Quatre ans après le début de la pandémie du Covid-19, de nombreux employés se retrouvent encore connectés depuis leur domicile, au moins de temps en temps. Les réunions à distance avec les coéquipiers, autrefois considérées comme une tendance pandémique de courte durée, sont devenues un incontournable des calendriers de travail… et ces collaborateurs, géographiquement flexibles, font état d’une productivité[1] et d’une satisfaction[2] accrues.
Cela signifie-t-il que le besoin de se voir en personne n’est plus de mise ? L’impact de la distance s’est-il estompé ?
Il n’en est rien lorsqu’il s’agit d’apprendre au travers de la collaboration selon Hyejin Youn, professeur à la Kellogg School.
En analysant plus de 17 millions de publications scientifiques au cours des 45 dernières années, Youn et Frank van der Wouden[3] de l’Université de Hong Kong ont découvert que les chercheurs qui collaborent au sein d’un même lieu sont plus susceptibles d’acquérir de nouvelles connaissances auprès de leurs pairs que ceux qui œuvrent à distance.
En effet, être ensemble physiquement - lire le langage corporel, réfléchir à un problème sur un tableau blanc et faire équipe pour utiliser du matériel de laboratoire spécialisé - est particulièrement précieux lorsque les connaissances ne sont pas encore codifiées.

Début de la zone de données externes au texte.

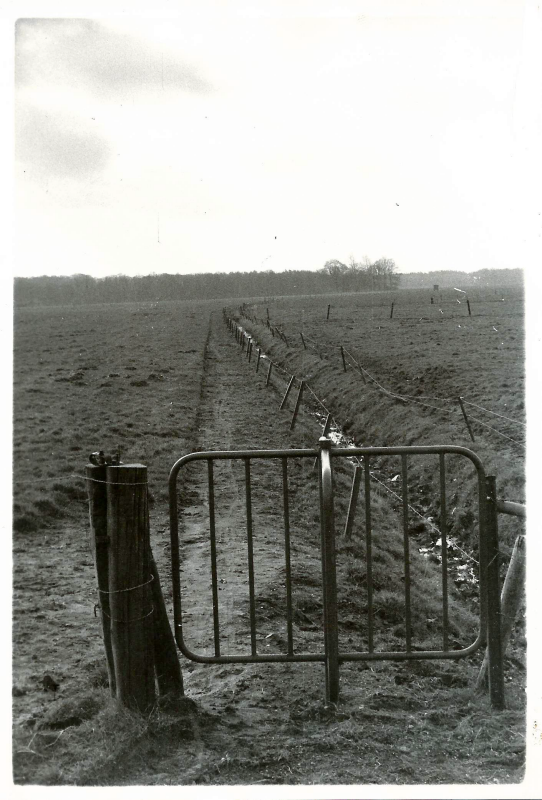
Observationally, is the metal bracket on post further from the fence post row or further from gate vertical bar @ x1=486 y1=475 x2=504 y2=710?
gate vertical bar @ x1=486 y1=475 x2=504 y2=710

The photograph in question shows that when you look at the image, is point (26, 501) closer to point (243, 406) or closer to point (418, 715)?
point (418, 715)

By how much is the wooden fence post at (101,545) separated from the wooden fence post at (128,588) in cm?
7

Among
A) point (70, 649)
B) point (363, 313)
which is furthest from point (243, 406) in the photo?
point (363, 313)

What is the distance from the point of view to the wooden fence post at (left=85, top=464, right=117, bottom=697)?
345 cm

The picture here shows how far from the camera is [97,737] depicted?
3.18 meters

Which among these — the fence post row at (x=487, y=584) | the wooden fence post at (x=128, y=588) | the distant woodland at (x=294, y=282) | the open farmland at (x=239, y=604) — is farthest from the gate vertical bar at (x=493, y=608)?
the distant woodland at (x=294, y=282)

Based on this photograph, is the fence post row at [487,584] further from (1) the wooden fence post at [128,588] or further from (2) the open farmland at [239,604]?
(1) the wooden fence post at [128,588]

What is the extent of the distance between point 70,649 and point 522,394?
12.2 meters

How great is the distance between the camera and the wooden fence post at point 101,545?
345cm

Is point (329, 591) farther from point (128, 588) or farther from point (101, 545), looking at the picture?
point (101, 545)

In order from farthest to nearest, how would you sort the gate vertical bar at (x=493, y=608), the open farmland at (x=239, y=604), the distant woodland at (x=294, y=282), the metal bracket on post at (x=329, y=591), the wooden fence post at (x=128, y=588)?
the distant woodland at (x=294, y=282) < the gate vertical bar at (x=493, y=608) < the metal bracket on post at (x=329, y=591) < the wooden fence post at (x=128, y=588) < the open farmland at (x=239, y=604)

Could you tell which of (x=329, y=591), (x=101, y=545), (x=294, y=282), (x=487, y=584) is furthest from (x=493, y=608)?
(x=294, y=282)

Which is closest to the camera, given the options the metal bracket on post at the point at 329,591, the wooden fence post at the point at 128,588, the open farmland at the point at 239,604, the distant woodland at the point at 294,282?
the open farmland at the point at 239,604

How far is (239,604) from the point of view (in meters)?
5.21
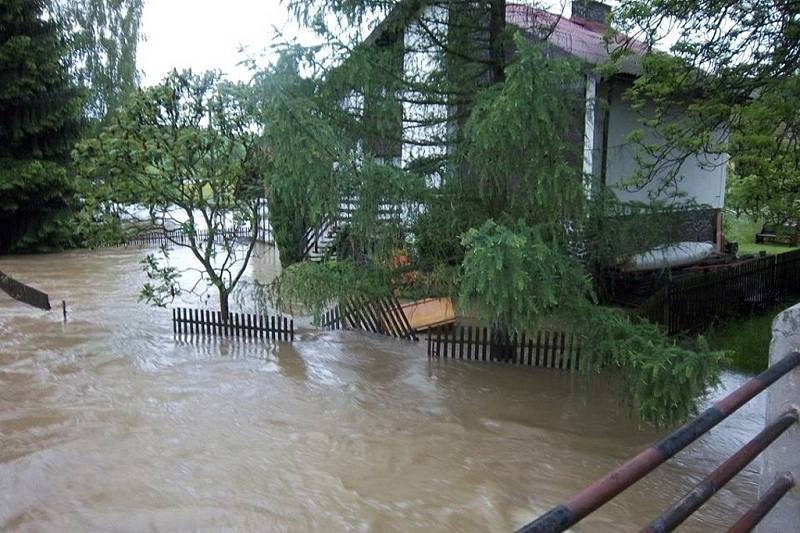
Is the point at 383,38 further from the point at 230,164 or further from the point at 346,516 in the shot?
the point at 346,516

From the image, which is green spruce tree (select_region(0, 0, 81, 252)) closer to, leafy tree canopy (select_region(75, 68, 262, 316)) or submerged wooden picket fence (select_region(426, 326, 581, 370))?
leafy tree canopy (select_region(75, 68, 262, 316))

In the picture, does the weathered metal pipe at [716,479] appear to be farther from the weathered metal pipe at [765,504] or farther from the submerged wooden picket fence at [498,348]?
the submerged wooden picket fence at [498,348]

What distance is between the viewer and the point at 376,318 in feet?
34.5

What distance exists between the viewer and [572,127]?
676 centimetres

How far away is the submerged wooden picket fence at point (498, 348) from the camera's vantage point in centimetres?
857

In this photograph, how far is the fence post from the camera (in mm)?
2348

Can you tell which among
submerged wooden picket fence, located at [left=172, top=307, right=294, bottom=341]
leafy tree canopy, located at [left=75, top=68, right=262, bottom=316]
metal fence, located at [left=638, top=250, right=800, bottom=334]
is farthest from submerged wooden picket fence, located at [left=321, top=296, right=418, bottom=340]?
metal fence, located at [left=638, top=250, right=800, bottom=334]

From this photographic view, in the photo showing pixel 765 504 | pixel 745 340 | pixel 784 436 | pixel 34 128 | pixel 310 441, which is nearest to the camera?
pixel 765 504

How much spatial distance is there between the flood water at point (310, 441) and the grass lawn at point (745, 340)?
54 centimetres

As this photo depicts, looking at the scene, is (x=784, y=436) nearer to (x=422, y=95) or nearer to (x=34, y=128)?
(x=422, y=95)

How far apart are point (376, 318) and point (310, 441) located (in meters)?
4.15

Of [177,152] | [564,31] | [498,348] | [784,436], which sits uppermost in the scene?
[564,31]

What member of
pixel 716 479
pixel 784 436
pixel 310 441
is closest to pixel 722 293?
pixel 310 441

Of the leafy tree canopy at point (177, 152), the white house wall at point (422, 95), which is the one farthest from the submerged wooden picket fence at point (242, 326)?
the white house wall at point (422, 95)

"Nous apprenons les uns des autres en personne plus que nous ne le pensons. Cela fait partie de notre réussite en tant qu’êtres humains, surtout lorsqu’il s’agit de connaissances nouvelles et non encore définies. Il faut être là pour regarder et apprendre. Et la collaboration locale est le moyen d’y parvenir", explique Youn.
- Collaboration locale et nouvelles connaissances
Même avant la pandémie du Covid-19, la distance géographique entre les personnes et les organisations semblait de moins en moins pertinente. Le progrès des technologies de communication et des transports ont semblé aplatir la planète, raccourcir les distances et les professionnels du monde universitaire et de l’industrie ont découvert que la collaboration et le transfert de connaissances pouvaient avoir lieu avec succès même au-delà des frontières institutionnelles, voire nationales.
Cependant, plusieurs chercheurs ne sont pas convaincus que la collaboration à distance est un parfait substitut au fait d’être ensemble dans un même endroit.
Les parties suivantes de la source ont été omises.